● **Data provided**:
---+---

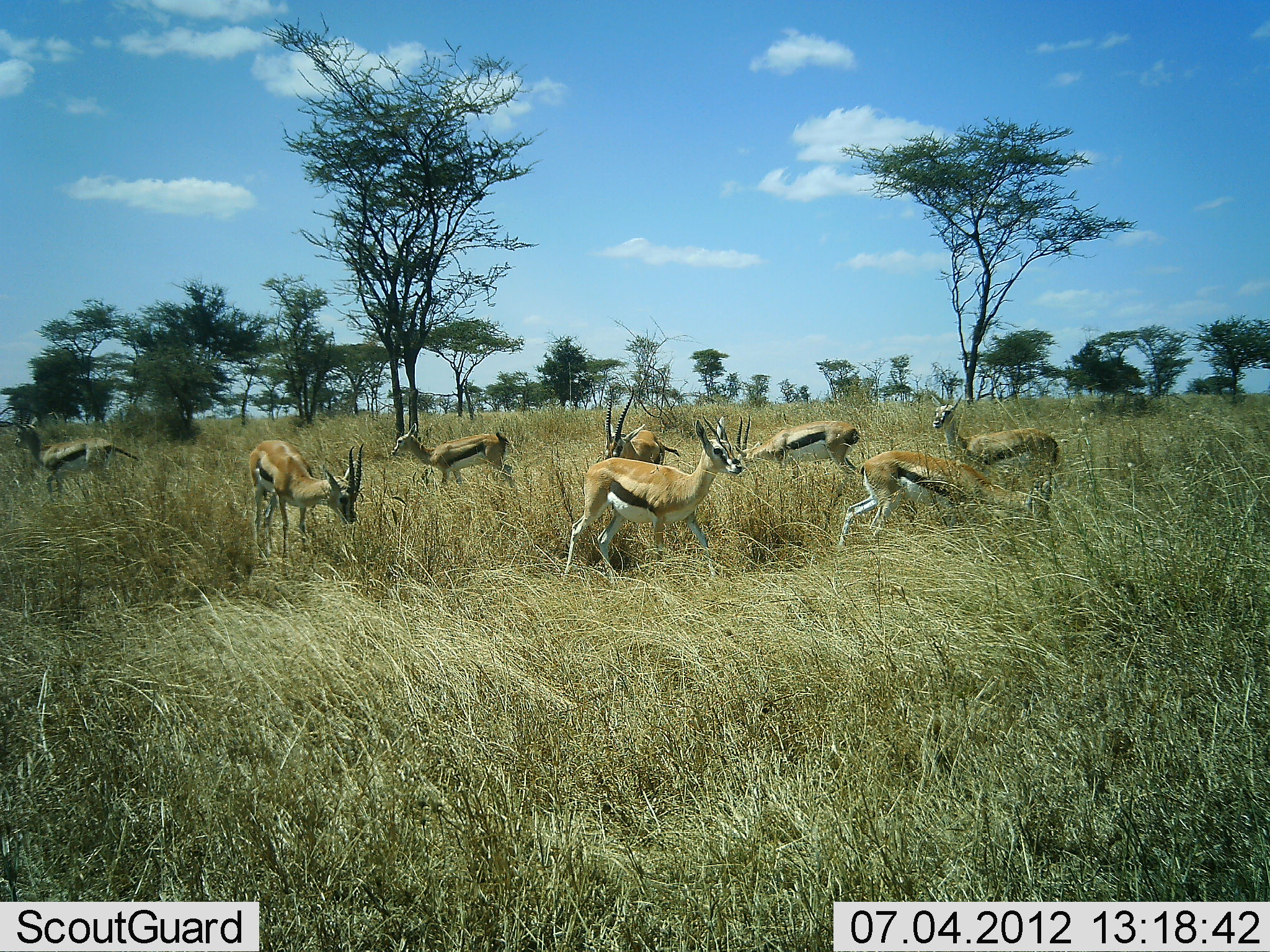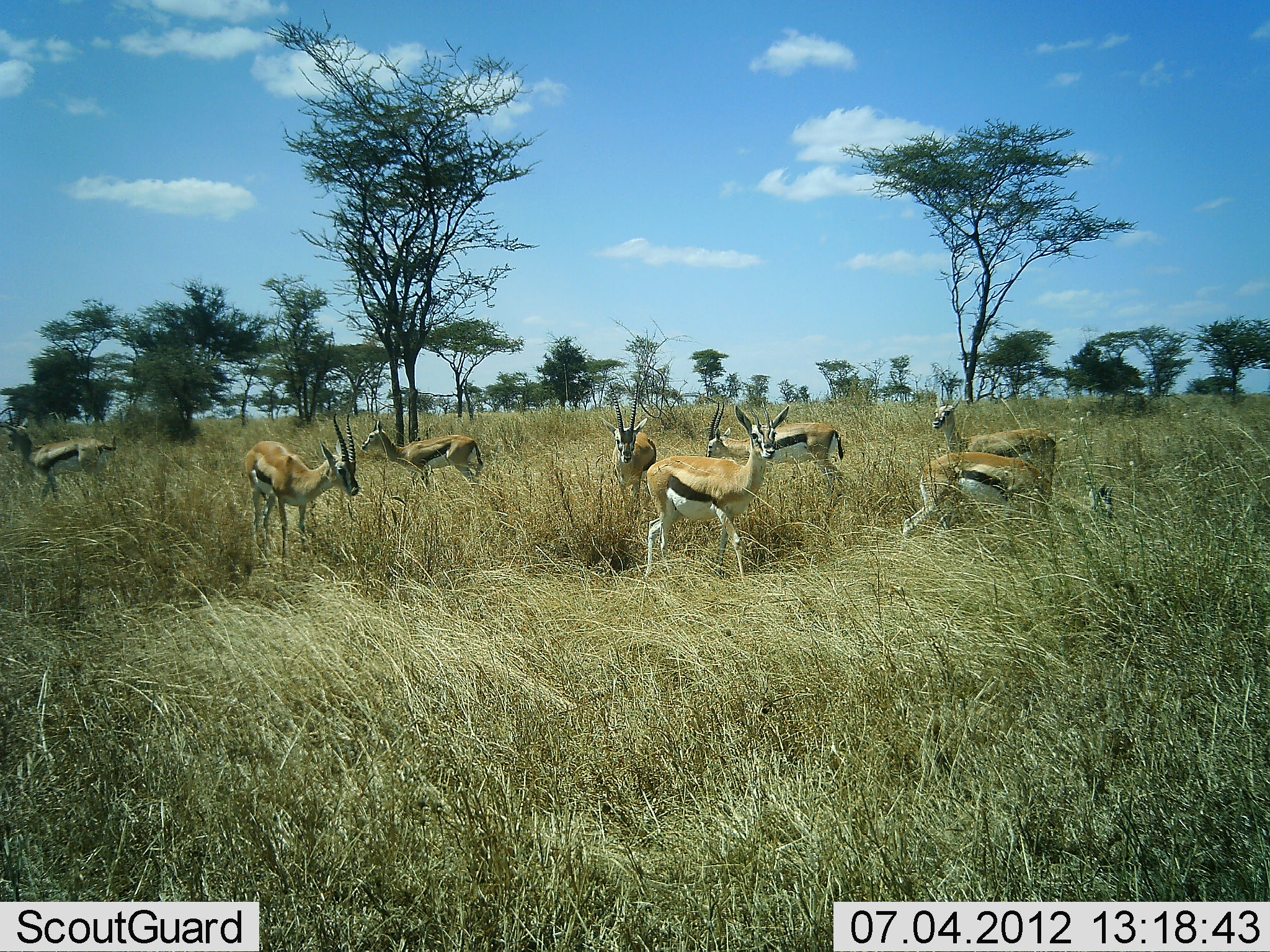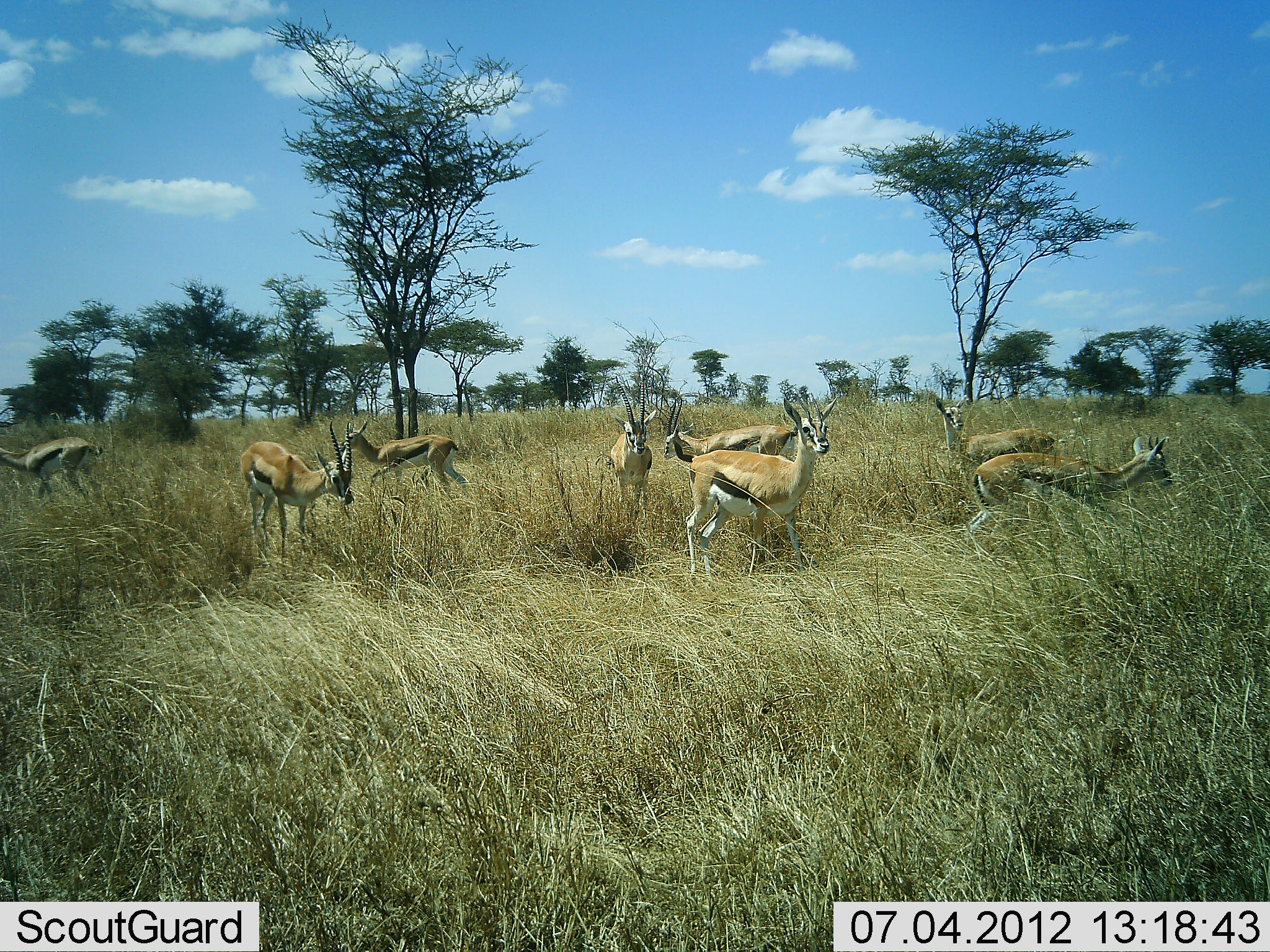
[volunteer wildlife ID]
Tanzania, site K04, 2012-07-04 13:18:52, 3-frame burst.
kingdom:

---+---

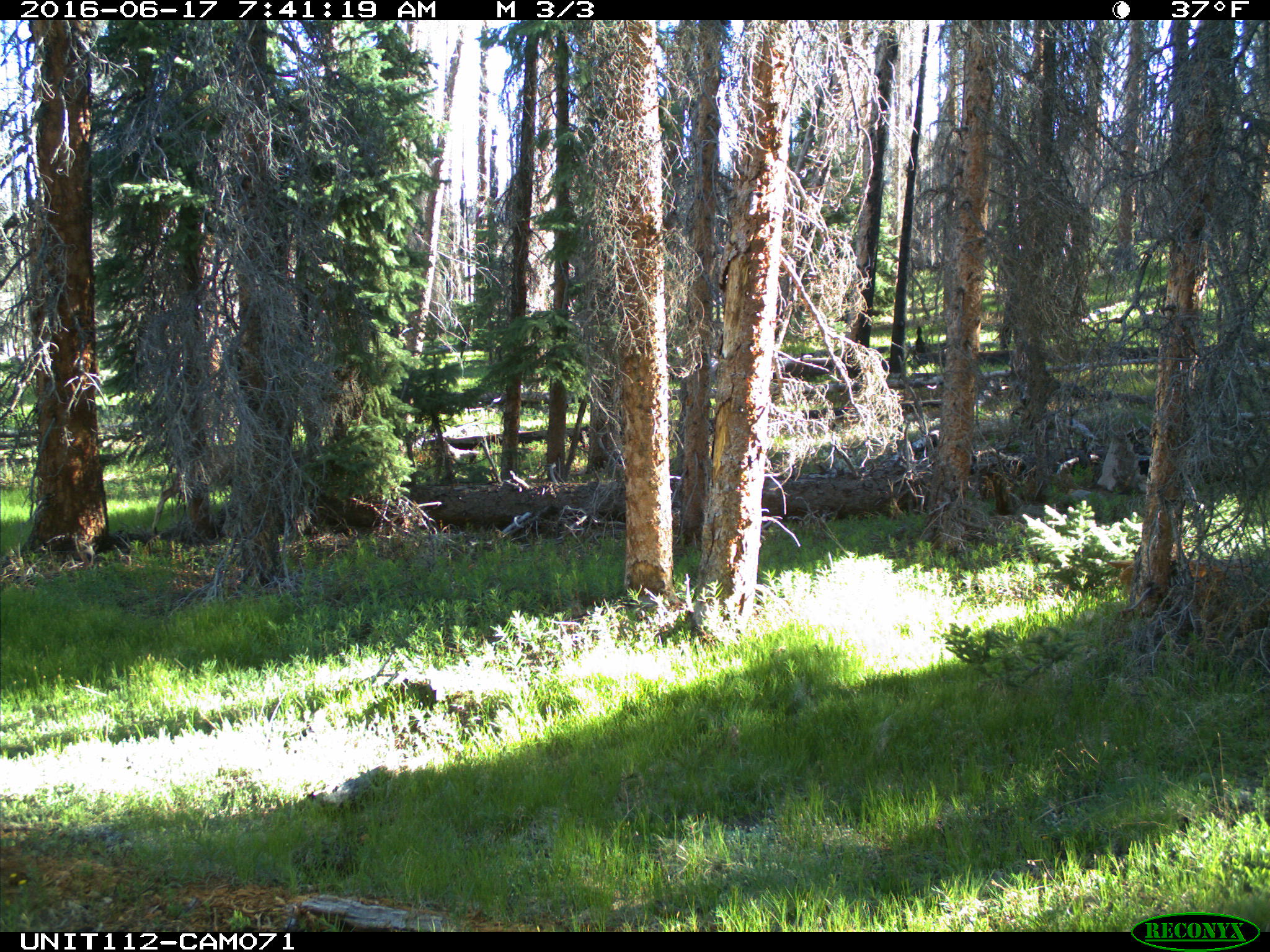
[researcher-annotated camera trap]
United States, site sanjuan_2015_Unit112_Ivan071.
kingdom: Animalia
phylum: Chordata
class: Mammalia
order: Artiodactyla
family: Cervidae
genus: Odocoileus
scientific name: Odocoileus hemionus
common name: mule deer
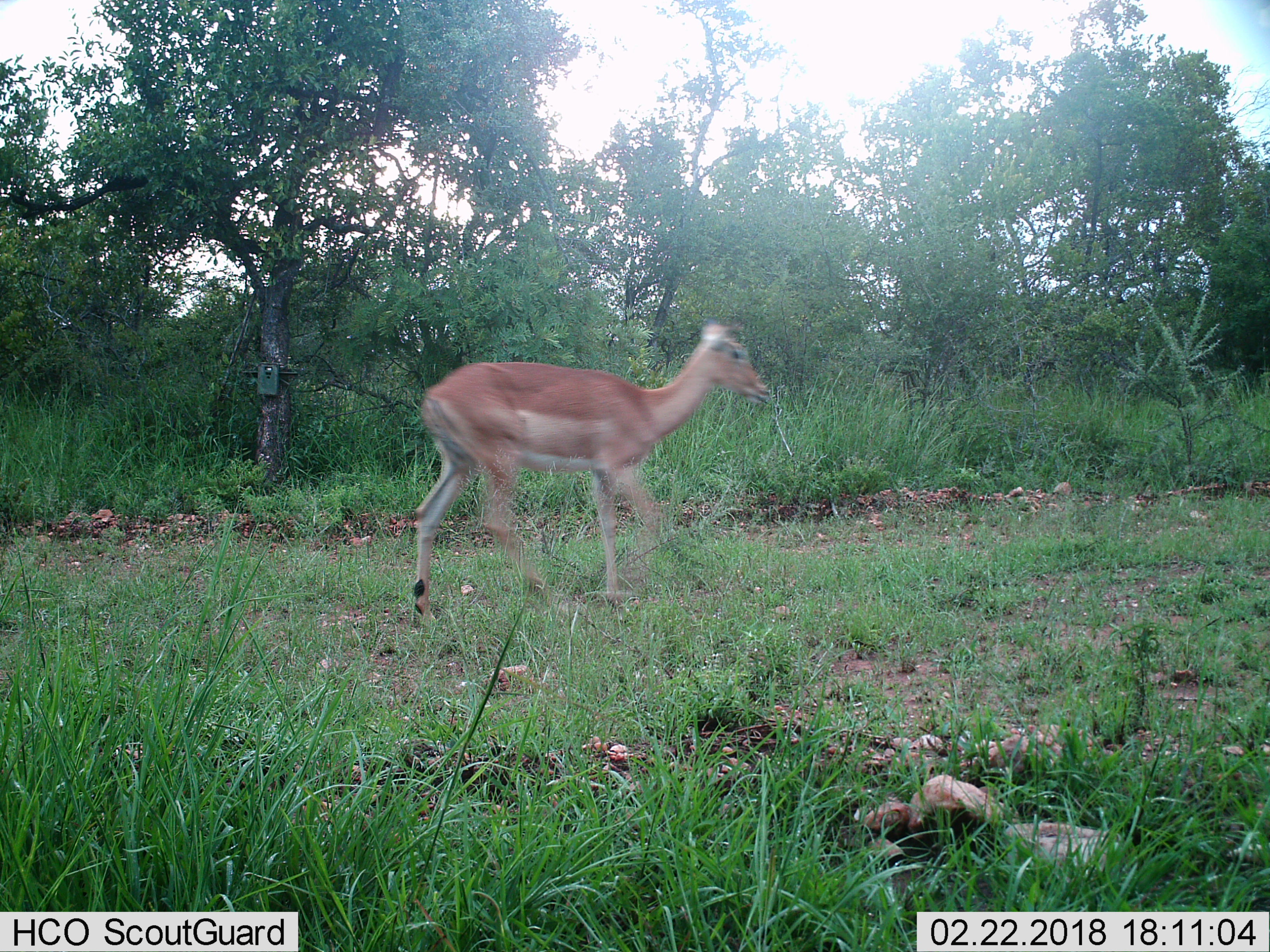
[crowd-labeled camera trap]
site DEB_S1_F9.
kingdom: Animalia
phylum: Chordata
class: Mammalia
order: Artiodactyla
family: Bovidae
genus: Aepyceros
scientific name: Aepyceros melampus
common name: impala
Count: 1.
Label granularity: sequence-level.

---+---

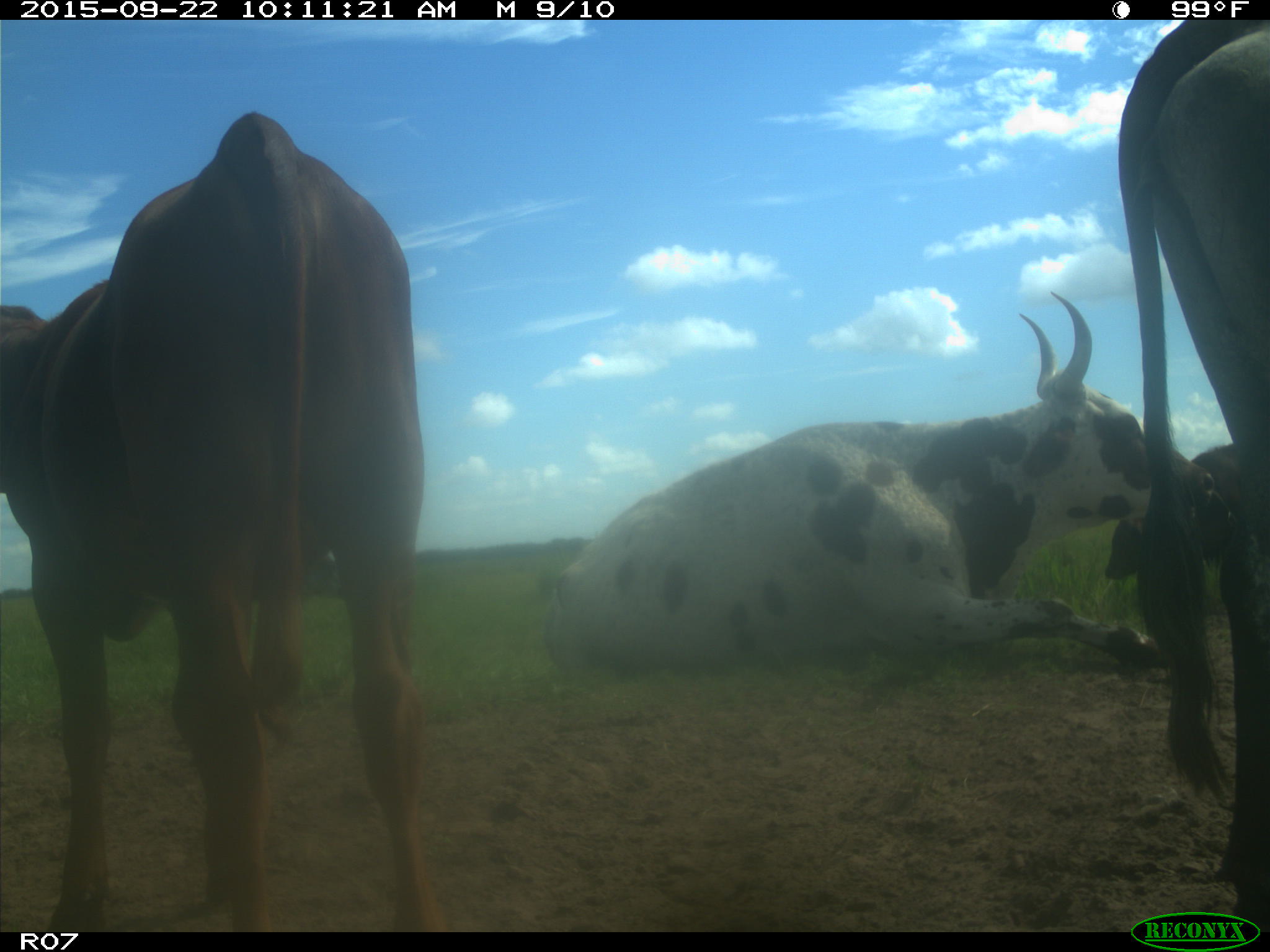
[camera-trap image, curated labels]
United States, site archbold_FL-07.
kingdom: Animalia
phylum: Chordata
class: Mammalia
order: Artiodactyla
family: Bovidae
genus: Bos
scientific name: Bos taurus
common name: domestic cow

---+---

● **Assigned task**: Across the preceding material, how many lines contain the word "States"? State the number alone.

● **Output below**: 2